- Goal 1 -
Answer these questions using the passage on the Tampa performing arts center.
(a) What new name will the Tampa Bay Performing Arts Center soon have?
(b) Which hall did Clearwater have?
(c) In what year did the TBPAC open?
- Goal 2 -
From the passage on the Tampa performing arts center, list every person named as one of the visionaries behind the TBPAC.
- Goal 3 -
Repeat everything in the passage on the Tampa performing arts center from "By any other" down to "Mayor Bob Martinez.".

— Start of Page excerpt —

The “David A. Straz Jr. Center for the Performing Arts.” That will soon be the new name for the Tampa Bay Performing Arts Center.
By any other name, however, we are talking about one of the premier performing arts venues in the Southeast. Recall its brief, uniquely Tampa, history.
Tampa was a late cultural bloomer. While other cities were turning to the arts for downtown revivals in the 1960s, Tampa was still clinging to its industrial ambience – as witnessed by warehouse row along the Hillsborough River. Sarasota would have its Van Wezel Hall; Clearwater its Ruth Eckerd Hall; and St. Petersburg its Mahaffey Theater. Tampa had its Curtis Hixon Hall.
When the $57-million, 335,000-square-foot TBPAC opened in 1987, it was a product of municipal bonds, nine city-owned, dirt-lot acres and a unique cadre of visionaries that prominently included Hinks Shimberg, H.L. Culbreath, Frank Morsani and Mayor Bob Martinez.

— End of Page excerpt —
— Start of Listed entries —

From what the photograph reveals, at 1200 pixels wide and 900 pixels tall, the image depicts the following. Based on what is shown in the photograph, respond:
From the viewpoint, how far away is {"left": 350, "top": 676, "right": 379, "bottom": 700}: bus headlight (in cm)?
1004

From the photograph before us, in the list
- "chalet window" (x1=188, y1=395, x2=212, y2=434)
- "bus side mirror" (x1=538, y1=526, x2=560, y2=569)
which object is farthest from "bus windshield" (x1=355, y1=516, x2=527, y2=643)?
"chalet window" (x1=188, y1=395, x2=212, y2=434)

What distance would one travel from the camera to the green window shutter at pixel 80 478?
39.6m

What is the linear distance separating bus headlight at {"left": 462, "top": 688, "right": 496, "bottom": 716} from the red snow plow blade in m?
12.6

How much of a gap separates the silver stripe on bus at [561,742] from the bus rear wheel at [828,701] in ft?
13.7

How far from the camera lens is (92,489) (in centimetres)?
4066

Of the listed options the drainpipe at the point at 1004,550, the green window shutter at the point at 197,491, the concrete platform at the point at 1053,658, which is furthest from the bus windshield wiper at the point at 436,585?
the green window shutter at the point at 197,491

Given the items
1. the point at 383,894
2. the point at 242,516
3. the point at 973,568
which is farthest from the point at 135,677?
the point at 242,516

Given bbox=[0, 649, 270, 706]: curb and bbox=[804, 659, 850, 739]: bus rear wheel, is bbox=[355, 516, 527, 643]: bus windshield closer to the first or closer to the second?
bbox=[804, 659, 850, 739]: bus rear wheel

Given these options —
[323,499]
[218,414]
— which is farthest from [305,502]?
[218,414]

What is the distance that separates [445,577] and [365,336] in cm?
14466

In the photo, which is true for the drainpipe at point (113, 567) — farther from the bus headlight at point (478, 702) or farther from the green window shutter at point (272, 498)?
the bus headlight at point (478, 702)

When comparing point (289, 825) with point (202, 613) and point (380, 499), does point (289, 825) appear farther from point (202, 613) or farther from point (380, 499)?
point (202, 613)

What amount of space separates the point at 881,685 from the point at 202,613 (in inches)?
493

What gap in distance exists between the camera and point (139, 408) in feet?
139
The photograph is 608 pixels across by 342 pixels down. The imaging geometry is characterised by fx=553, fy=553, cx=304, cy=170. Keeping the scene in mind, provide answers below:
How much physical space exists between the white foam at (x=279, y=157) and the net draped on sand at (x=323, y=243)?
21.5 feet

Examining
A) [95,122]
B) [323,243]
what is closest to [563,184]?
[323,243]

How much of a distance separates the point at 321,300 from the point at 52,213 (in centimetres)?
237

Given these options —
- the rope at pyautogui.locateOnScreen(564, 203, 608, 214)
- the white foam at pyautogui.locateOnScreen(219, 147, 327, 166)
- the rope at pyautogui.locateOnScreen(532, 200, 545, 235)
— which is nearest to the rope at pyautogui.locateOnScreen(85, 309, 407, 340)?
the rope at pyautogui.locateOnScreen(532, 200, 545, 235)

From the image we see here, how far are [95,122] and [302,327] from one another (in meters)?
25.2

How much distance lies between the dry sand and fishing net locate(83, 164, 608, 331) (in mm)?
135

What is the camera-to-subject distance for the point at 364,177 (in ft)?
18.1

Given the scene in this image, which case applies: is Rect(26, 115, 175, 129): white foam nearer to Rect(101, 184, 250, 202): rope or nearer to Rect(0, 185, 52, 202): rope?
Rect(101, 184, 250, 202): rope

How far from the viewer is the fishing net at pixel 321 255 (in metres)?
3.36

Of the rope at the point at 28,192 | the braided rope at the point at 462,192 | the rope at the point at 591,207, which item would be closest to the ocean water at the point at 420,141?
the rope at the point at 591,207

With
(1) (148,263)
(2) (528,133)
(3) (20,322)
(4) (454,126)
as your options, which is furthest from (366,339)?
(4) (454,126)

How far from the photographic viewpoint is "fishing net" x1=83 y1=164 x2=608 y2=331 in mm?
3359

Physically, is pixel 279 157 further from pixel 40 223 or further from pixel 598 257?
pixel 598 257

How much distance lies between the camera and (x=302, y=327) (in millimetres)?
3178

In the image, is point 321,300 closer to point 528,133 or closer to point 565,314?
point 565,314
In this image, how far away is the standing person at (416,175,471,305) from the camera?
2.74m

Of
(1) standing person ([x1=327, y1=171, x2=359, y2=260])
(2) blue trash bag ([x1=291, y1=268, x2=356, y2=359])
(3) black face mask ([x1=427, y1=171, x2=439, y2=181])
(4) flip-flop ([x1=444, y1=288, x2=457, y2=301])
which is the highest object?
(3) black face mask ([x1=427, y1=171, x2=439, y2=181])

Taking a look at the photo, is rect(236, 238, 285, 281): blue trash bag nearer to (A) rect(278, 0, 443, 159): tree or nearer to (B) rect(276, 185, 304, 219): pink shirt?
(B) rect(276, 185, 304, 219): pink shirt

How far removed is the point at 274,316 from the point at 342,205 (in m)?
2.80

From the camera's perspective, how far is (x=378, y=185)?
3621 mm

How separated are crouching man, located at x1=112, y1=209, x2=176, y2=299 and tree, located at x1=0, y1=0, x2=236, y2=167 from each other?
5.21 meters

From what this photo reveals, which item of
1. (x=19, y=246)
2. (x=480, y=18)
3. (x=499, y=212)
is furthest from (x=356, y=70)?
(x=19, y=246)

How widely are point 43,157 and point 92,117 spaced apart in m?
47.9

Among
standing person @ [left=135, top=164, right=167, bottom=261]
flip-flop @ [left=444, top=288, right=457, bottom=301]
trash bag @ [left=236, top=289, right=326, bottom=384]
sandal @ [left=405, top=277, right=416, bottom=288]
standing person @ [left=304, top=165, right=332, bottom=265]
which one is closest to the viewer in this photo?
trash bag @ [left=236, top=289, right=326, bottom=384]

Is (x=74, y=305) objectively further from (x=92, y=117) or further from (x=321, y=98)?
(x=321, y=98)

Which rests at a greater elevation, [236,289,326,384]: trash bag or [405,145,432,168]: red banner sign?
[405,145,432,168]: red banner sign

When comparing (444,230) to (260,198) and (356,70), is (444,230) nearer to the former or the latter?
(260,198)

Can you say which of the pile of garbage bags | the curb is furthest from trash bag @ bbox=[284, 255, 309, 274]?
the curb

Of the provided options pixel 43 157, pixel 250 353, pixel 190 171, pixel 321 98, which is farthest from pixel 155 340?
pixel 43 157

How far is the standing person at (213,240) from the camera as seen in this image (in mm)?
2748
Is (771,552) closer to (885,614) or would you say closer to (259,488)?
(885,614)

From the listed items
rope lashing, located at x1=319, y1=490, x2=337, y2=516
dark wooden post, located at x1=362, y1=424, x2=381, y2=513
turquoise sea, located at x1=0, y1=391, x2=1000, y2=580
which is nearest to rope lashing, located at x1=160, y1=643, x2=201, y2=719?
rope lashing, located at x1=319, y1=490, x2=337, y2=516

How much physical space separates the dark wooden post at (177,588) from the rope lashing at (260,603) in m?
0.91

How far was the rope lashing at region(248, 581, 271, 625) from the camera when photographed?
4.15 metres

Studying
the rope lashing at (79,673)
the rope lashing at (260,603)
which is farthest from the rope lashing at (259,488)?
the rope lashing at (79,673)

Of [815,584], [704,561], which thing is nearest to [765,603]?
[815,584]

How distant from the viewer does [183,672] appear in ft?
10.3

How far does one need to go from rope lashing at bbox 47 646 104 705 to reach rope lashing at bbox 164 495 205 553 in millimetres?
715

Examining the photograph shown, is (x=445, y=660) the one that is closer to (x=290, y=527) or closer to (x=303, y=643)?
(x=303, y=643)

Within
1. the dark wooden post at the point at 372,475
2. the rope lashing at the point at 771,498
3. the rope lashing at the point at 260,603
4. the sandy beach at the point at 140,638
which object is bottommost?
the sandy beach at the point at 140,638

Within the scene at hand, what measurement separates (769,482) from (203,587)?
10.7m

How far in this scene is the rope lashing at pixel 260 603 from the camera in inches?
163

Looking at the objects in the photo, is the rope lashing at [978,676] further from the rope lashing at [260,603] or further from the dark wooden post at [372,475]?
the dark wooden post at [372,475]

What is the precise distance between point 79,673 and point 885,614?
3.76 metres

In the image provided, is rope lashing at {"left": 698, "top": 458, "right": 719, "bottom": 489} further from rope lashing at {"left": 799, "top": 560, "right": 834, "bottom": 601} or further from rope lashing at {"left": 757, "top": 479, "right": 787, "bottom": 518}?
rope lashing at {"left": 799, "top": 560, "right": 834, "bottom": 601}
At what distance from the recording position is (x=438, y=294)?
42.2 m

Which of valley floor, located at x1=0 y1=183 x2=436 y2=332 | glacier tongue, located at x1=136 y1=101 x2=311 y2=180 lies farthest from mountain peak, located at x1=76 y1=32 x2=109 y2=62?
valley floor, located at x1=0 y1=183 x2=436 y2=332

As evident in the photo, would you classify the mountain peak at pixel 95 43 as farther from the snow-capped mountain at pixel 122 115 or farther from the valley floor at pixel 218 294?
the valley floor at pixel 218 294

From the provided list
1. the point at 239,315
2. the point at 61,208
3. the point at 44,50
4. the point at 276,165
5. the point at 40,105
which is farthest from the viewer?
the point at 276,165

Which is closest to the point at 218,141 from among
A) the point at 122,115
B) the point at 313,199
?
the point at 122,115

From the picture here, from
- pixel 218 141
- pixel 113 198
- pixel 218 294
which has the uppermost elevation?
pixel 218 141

— End of Listed entries —

- Exercise solution 1 -
(a) The David A. Straz Jr. Center for the Performing Arts
(b) Ruth Eckerd Hall
(c) 1987

- Exercise solution 2 -
Hinks Shimberg
H.L. Culbreath
Frank Morsani
Mayor Bob Martinez

- Exercise solution 3 -
By any other name, however, we are talking about one of the premier performing arts venues in the Southeast. Recall its brief, uniquely Tampa, history.
Tampa was a late cultural bloomer. While other cities were turning to the arts for downtown revivals in the 1960s, Tampa was still clinging to its industrial ambience – as witnessed by warehouse row along the Hillsborough River. Sarasota would have its Van Wezel Hall; Clearwater its Ruth Eckerd Hall; and St. Petersburg its Mahaffey Theater. Tampa had its Curtis Hixon Hall.
When the $57-million, 335,000-square-foot TBPAC opened in 1987, it was a product of municipal bonds, nine city-owned, dirt-lot acres and a unique cadre of visionaries that prominently included Hinks Shimberg, H.L. Culbreath, Frank Morsani and Mayor Bob Martinez.